### Task details
Edit the stretch of the article on swimming-pool illnesses from "ATLANTA (AP) —" through "CDC statistics available.", putting "gastrointestinal illness" in place of "diarrhea".

═════ Text section

- The Washington Times - Monday, August 2, 2004

ATLANTA (AP) — Seeing diaper-clad infants in her neighborhood swimming pool without protective rubber pants led Karen Byers to search for a new place to take a dip.

She had good reason to be concerned. The Centers for Disease Control and Prevention says more Americans — perhaps 1,000 or more each year — are getting sick from public swimming pools.

That is few when you consider the millions of people who go swimming. However, reported pool-related outbreaks — mainly bouts of diarrhea — rose from two in 1986 to 21 in 2000, the most recent CDC statistics available.

Although the agency does not keep track of how many people were affected in those cases, it does know that most of the 16,800 confirmed illnesses in the 1990s linked to outbreaks in recreational waters occurred in swimming pools and spas.

“And that’s only a fraction of what’s out there,” said Michael Beach, epidemiologist with the CDC’s division of parasitic diseases. “There are definitely a lot more cases that are not being reported. We believe some of the biggest outbreaks are in pools.”

The latest numbers from the federal agency show that more than 1,800 pools had to be closed immediately after inspections found serious health violations that put swimmers at risk, such as not having enough disinfectant to kill germs in the water. The CDC analyzed 22,131 inspections conducted two years ago and found that 54 percent uncovered one or more pool safety violations, everything from filtration to chlorine problems.

══════════
═════ Records

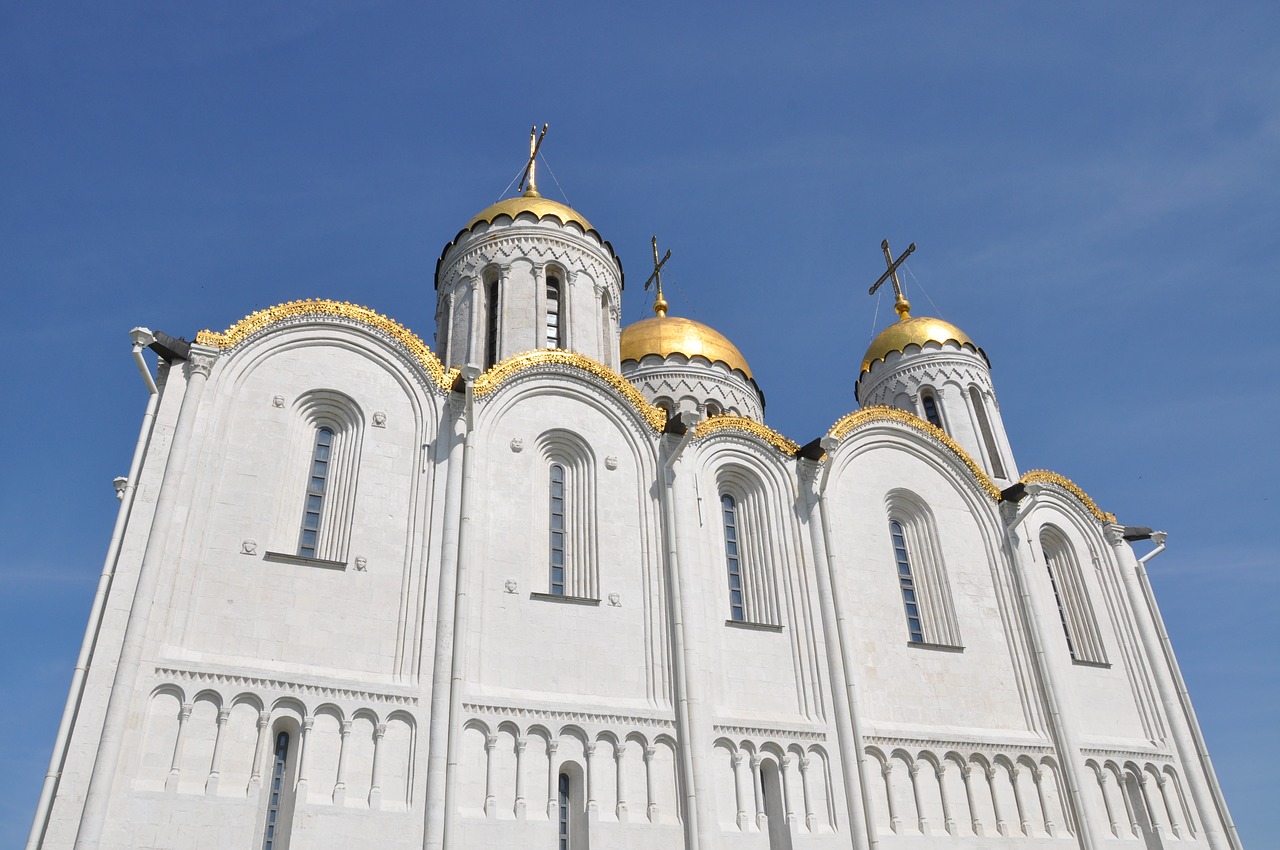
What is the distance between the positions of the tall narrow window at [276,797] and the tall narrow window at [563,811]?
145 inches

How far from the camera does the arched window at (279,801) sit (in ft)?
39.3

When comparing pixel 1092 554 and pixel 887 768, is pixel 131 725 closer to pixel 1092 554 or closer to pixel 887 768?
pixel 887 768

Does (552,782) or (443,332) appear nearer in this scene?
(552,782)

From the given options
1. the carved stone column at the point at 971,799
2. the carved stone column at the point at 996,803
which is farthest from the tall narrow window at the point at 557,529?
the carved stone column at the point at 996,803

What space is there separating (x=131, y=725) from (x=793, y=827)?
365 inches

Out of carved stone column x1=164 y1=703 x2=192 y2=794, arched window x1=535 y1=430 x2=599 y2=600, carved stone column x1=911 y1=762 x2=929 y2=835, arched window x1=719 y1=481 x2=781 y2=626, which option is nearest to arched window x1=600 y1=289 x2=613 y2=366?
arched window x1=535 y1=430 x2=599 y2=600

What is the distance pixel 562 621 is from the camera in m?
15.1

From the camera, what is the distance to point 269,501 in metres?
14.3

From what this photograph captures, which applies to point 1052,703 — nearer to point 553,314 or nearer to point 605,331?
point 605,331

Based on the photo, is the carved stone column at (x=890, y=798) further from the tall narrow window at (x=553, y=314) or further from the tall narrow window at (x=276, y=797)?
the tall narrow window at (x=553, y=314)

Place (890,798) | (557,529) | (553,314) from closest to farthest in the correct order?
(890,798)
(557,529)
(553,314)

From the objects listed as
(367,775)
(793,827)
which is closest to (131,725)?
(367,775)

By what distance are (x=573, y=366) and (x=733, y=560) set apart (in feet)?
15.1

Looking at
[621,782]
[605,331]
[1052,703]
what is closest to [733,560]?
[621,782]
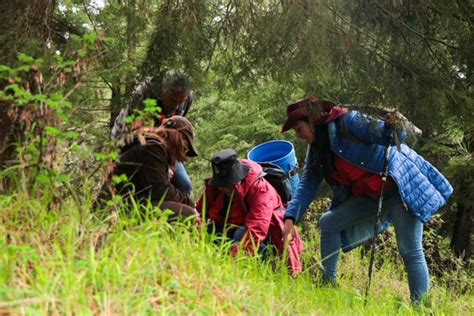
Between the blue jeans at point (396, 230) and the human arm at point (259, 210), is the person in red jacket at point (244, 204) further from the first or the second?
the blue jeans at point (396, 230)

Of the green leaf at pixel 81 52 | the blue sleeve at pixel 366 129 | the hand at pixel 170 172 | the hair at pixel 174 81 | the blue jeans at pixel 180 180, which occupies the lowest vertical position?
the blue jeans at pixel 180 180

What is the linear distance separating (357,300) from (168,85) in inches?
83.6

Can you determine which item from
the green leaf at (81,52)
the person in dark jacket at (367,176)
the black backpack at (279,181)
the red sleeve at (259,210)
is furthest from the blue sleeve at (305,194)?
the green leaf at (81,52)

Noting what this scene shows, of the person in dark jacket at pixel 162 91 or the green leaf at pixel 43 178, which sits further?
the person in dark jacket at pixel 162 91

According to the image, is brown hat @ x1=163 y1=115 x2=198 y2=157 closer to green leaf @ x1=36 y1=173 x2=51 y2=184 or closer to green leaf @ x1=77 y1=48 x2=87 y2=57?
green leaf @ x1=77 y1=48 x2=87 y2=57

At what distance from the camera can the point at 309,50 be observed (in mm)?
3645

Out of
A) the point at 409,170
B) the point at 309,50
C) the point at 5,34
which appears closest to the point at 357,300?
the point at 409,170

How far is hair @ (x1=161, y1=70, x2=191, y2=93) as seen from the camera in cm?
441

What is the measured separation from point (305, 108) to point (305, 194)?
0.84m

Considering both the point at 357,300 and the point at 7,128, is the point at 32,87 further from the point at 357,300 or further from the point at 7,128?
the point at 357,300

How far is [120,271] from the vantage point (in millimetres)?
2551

══════════

### Response to this exercise
ATLANTA (AP) — Seeing diaper-clad infants in her neighborhood swimming pool without protective rubber pants led Karen Byers to search for a new place to take a dip.

She had good reason to be concerned. The Centers for Disease Control and Prevention says more Americans — perhaps 1,000 or more each year — are getting sick from public swimming pools.

That is few when you consider the millions of people who go swimming. However, reported pool-related outbreaks — mainly bouts of gastrointestinal illness — rose from two in 1986 to 21 in 2000, the most recent CDC statistics available.